What is the economic cost of lockdowns? In this working paper I estimate the economic impact of government restrictions in Italy, by taking advantage of timing differences in their implementation across regions and employing mobility data to proxy activity. To achieve this, I estimate one-way and two-way fixed effects models on a large sample of Italian provinces. I also isolate a set of well-defined quasi-natural experiments in which one region goes from a lower to a higher tier of restrictions, while a neighbouring region remains in the lower tier, for which we can estimate difference-in-differences models. Our case studies indicate that an Italian province moving from a lower to a higher tier in the system of restrictions can expect a fall in mobility of between 12 and 18 percentage points. Thus, we provide evidence of the negative effects of government restrictions on economic activity.

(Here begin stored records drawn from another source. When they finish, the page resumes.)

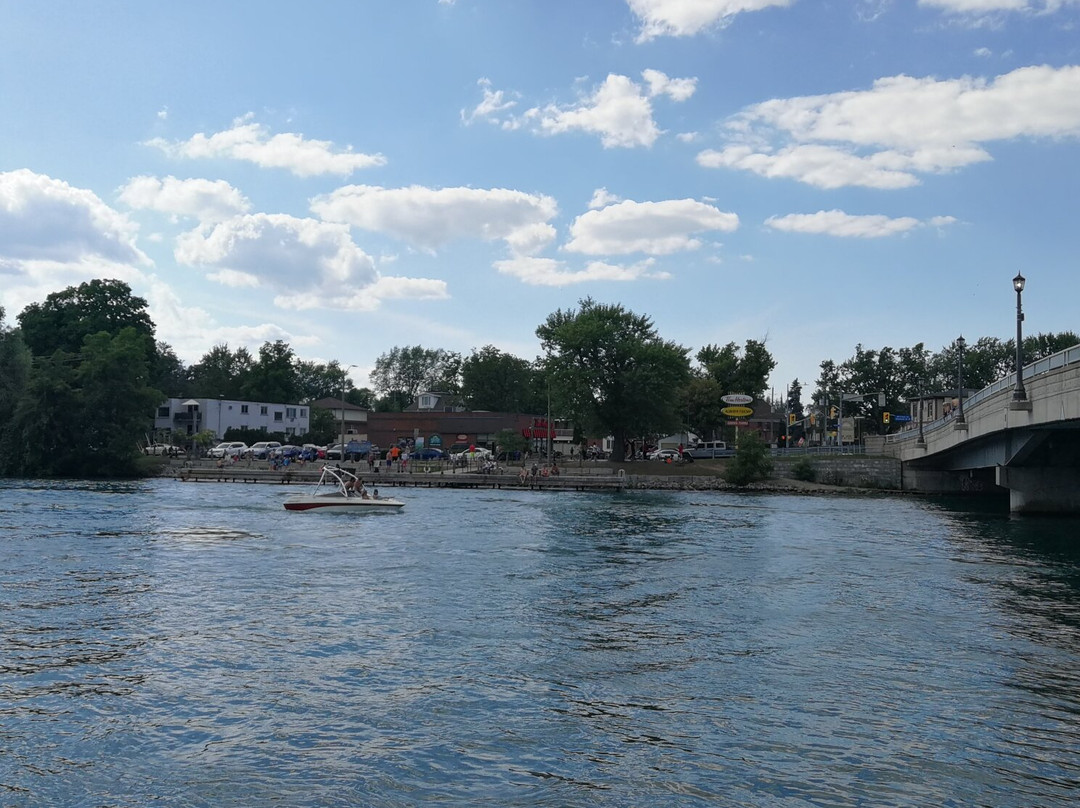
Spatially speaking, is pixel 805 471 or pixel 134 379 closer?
pixel 805 471

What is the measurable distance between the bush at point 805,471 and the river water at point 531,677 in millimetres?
50169

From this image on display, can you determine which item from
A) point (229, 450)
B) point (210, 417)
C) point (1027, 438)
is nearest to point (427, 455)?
point (229, 450)

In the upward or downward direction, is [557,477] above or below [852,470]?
below

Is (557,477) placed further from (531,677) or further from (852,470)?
(531,677)

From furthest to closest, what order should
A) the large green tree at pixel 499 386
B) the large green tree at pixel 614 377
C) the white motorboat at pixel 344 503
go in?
1. the large green tree at pixel 499 386
2. the large green tree at pixel 614 377
3. the white motorboat at pixel 344 503

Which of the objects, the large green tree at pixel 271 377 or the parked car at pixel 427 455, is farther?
the large green tree at pixel 271 377

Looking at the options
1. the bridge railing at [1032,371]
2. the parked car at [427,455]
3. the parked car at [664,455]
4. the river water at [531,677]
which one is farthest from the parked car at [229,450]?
the bridge railing at [1032,371]

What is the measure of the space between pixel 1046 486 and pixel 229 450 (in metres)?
88.8

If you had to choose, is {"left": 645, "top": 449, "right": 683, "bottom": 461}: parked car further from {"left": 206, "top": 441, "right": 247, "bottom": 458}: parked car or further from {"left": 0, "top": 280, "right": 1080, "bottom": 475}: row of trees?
{"left": 206, "top": 441, "right": 247, "bottom": 458}: parked car

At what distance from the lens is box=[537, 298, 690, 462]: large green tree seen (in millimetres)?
101062

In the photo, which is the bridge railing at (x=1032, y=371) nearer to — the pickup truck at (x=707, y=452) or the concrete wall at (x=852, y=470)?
the concrete wall at (x=852, y=470)

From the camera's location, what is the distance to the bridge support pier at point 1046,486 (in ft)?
177

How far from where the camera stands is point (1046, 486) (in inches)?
2133

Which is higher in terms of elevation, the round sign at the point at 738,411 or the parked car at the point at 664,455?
the round sign at the point at 738,411
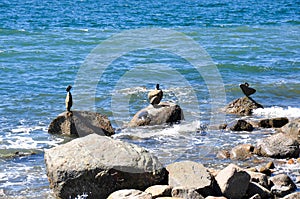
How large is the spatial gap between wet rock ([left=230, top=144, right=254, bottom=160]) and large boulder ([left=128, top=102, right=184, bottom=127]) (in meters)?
3.53

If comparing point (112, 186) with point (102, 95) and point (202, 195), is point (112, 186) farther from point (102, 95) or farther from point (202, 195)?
point (102, 95)

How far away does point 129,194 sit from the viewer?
33.5ft

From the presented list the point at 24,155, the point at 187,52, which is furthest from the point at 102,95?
the point at 187,52

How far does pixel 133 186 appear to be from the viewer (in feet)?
36.3

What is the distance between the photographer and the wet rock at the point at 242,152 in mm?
14062

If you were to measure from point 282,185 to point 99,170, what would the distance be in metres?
3.62

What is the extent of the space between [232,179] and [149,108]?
703 cm

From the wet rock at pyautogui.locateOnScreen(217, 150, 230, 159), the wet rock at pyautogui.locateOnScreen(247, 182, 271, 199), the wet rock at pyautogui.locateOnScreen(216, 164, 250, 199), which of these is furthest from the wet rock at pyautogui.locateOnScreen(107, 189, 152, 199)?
the wet rock at pyautogui.locateOnScreen(217, 150, 230, 159)

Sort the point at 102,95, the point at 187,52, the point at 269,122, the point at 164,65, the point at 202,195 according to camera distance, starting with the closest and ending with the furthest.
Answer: the point at 202,195 → the point at 269,122 → the point at 102,95 → the point at 164,65 → the point at 187,52

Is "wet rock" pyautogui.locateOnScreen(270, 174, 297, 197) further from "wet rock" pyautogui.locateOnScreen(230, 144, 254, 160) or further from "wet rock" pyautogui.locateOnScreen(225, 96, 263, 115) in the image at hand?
"wet rock" pyautogui.locateOnScreen(225, 96, 263, 115)

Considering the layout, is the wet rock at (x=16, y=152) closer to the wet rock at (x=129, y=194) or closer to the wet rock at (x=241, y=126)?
the wet rock at (x=129, y=194)

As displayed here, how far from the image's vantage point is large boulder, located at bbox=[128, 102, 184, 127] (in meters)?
17.4

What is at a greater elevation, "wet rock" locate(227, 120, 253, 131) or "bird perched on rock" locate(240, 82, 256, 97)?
"bird perched on rock" locate(240, 82, 256, 97)

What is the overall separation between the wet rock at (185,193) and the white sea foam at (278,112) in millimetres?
8680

The UK Beveridge Curve in times of Covid

During the pandemic, the statistical relationship between job openings and job seekers, known as the Beveridge Curve, shifted markedly in the United Kingdom. I identify four distinct phases in the evolution of the curve, and explain the underlying mechanisms in each. Additionally, I employ a structural VAR to decompose the curve between labour demand and Beveridge curve shocks. I argue that the shift in the Beveridge Curve is driven by a combination of factors, including labour market mismatch, the Great Resignation, and declining labour force participation. The overall trajectory of the curve is consistent with canonical counter-clockwise loops around a stable locus, as a response to the business cycle. Hence, the identified shifts are not permanent in nature but are part of the adjustment process. The prolonged period of labour market tightness observed in the UK appears primarily as a supply-side phenomenon. Policymakers should focus on re-engaging inactive workers to alleviate labour shortages, while employers may need to consider potential shifts in workers' attitudes and expectations towards work.

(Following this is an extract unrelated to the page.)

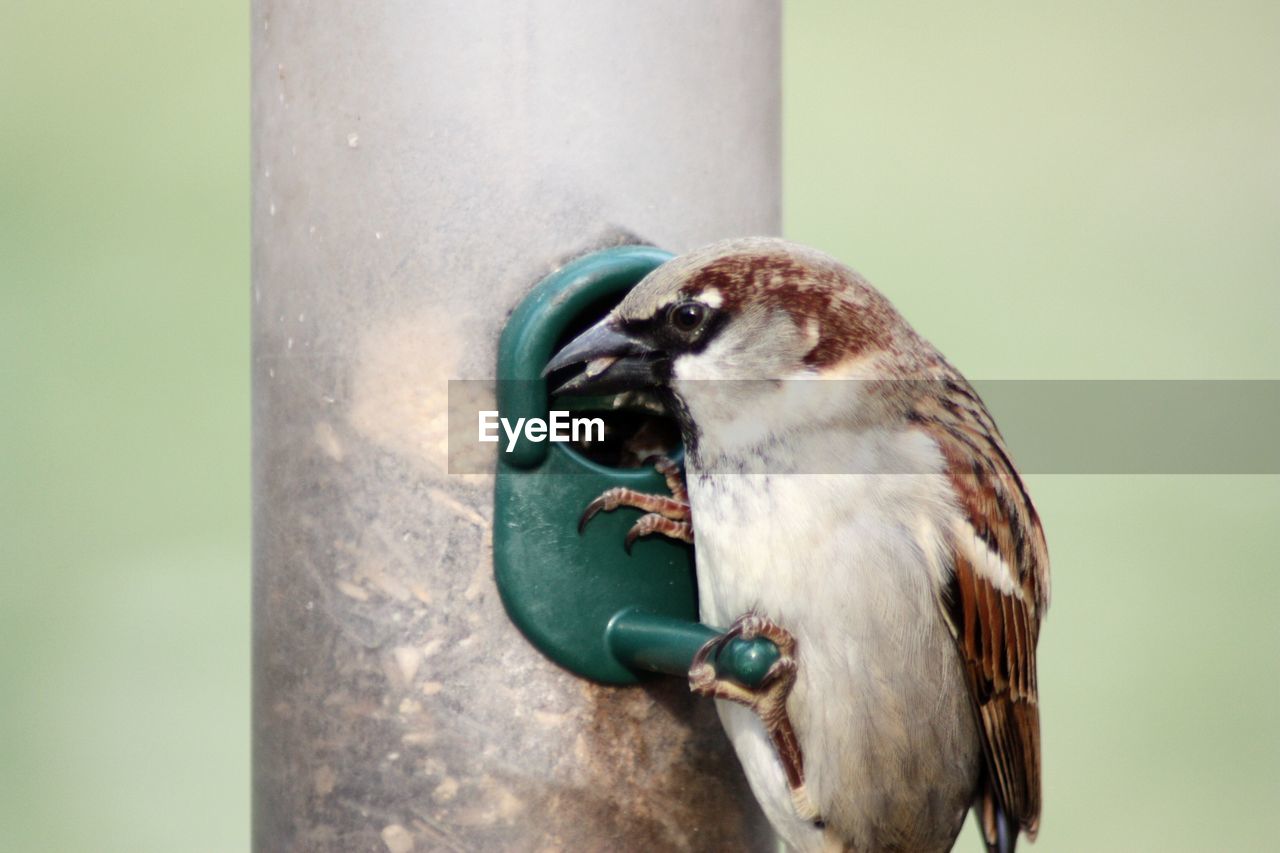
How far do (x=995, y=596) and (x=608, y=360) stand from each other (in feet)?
1.92

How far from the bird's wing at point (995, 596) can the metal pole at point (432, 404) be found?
395 millimetres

The Great Resignation of the UK Labour Market

This paper investigates whether the United Kingdom experienced a Great Resignation (GR) in the aftermath of the Covid-19 pandemic. Using Labour Force Survey (LFS) microdata, I complement aggregate labour-market indicators with individual-level probability models to analyse quitting behaviour, job-to-job (J2J) mobility, and associated wage outcomes. The results show that the UK's post-pandemic labour market was marked by a pronounced rise in quits and job moves between 2021Q3 and 2022Q4, consistent with a Great Resignation or Great Reallocation driven by workers transitioning into new jobs rather than exiting the labour force. The increase in mobility is more pronounced among younger, more educated, female, non-White, full-time, and permanent-contract workers, although most within-group differences are statistically small. While J2J transitions are associated with higher probabilities of wage gains, this relationship does not significantly strengthen during the GR period, suggesting a limited role of the GR in shaping post-pandemic wage dynamics. Moreover, there is little evidence of substantial sectoral or occupational reallocation. This study provides the first systematic evidence on the Great Resignation in the UK and contributes to the broader literature on post-pandemic labour-market adjustment.